NETOS, AVÓS E PARENTESCO (*)
Fernando Canto
Imagine
aquela pessoa chegar, adentrar o seu quarto e começar a mexer em tudo, a
apertar botões, tirar as coisas do lugar, jogá-las no chão, e você fica ali.
Parado. Sem dizer nada. Esperando o desfecho das coisas com passividade e
calma. Não. Não é um assalto, não há nenhum bandido lhe ameaçando.
É seu neto
de dois anos que chegou para mais uma visita ansiosamente esperada. Mais bobo
ainda, você o convence a bagunçar mais, a fazer festa com controles remotos,
com o ar condicionado, o rádio, e qualquer outro objeto que estiver no local. E
ainda participa de coisas que até então não admitiria que seu filho fizesse. Jamais
deixaria que as pessoas vissem o seu garoto como um mal-educado, sem formação
familiar, alguém descontrolado, sob pena dos olhares de censura. Mas não é o
seu filho. É o seu neto de dois anos que está ali. Desfrutando, talvez uma
liberdade imensurável que a liberalidade dos avós permite em nome de um
sentimento que só se conhece quando se é o pai do pai, mesmo torto, o padrasto
do enteado, mas referência inelutável de parentesco.
O
mito de que uma criança criada pela avó pode ter desvio de caráter no futuro
não passa de um preconceito arraigado. É possível que a ausência dos pais,
nesse caso, leve ao excesso de mimos e de satisfações de vontades. Há quem diga
que a relação avós/netos é a oportunidade que os primeiros têm de consertar os
erros que cometeram com os filhos, dando aos segundos o que não puderam dar a
estes.
Aliás,
voltando à questão do parentesco, sabe-se que é um termo pouco preciso para
denominar relações entre pessoas, baseadas em certas formas de afinidade comum,
real ou suposta. Para a sociologia é preciso reconhecer a distinção entre
parentesco meramente biológico e parentesco socialmente reconhecido. Supõe-se
que pode haver ligações consangüíneas às quais falta o reconhecimento social, aonde
a consangüinidade não conduz a nenhuma forma de relação social. Já o parentesco
socialmente reconhecido nem sempre repousa sobre uma base realmente
consangüínea. Portanto, hoje o parentesco é de uma classificação mais complexa,
mormente se se levar em conta os divórcios e os casamentos que separam e unem
ex-famílias nucleares para a formação de outras. E isso é muito característico
das sociedades ocidentais, que também são consideradas num sistema de
parentesco como bilaterais, pois os parentes são pessoas do lado dos dois pais.

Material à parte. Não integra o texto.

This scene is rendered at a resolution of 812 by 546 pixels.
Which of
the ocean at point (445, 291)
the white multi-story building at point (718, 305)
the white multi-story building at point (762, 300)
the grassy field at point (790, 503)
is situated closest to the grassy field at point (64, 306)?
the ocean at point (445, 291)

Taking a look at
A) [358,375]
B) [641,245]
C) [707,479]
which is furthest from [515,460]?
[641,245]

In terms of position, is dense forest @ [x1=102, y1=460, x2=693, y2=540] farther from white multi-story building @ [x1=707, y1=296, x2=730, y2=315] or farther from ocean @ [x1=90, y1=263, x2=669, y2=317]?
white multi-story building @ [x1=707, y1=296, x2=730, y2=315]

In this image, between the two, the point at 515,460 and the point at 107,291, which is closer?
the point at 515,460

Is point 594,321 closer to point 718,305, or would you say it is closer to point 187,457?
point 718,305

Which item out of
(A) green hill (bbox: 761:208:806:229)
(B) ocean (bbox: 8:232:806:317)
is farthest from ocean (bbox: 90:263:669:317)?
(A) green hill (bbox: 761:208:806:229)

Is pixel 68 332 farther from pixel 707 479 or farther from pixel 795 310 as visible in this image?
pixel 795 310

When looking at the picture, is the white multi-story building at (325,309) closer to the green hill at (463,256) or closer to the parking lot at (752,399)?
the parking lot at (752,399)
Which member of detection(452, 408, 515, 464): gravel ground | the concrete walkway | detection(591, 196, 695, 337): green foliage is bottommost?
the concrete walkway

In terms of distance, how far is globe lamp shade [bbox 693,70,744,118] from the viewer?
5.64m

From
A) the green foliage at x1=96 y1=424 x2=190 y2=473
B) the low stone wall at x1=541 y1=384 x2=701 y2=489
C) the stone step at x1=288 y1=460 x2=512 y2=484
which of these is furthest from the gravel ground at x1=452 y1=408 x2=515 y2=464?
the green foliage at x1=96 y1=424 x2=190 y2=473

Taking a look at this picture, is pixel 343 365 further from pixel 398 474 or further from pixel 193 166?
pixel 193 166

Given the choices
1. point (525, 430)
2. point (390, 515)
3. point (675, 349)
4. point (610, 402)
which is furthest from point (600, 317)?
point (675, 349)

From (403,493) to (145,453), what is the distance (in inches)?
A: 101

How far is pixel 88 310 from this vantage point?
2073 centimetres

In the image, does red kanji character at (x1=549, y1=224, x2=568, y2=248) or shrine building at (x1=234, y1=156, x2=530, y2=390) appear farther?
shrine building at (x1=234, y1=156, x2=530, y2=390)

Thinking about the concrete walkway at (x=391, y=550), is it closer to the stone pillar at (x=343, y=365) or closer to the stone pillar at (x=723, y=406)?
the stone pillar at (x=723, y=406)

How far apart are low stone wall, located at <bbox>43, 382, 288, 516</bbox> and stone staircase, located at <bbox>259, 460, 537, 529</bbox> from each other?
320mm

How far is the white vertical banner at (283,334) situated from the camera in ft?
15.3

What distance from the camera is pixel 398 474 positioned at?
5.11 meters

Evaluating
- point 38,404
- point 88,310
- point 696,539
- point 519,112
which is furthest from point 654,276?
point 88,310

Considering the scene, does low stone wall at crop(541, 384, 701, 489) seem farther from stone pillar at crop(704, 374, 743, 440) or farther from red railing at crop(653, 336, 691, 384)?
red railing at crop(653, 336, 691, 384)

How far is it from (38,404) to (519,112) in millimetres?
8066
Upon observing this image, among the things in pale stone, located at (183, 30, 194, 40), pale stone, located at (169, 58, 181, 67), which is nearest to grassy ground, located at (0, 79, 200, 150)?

A confusão se forma quando não há consangüinidade, apesar dos filhos dos dois
pais diferentes e unidos pelo casamento sejam agora “irmãos”.
Não
é bem isso que eu queria dizer quando falo do meu neto torto. ( – Torto é o
avô, diriam). Porém as condições de amar revelam que a consangüinidade não é
tudo. Um carinho é um caminho bastante usual para a conquista, mas a atenção
excessiva que permite o neto ser o rei e reinar, ser o centro das atenções e
saber disso, levam à satisfação de que independentemente de parentesco temos
que dar às crianças o máximo possível de amor. Pois o amor, seja ele qual for,
é o “produto” garantidor da nossa existência na memória delas.
(*) Publicado
no Jornal do Dia em 2006.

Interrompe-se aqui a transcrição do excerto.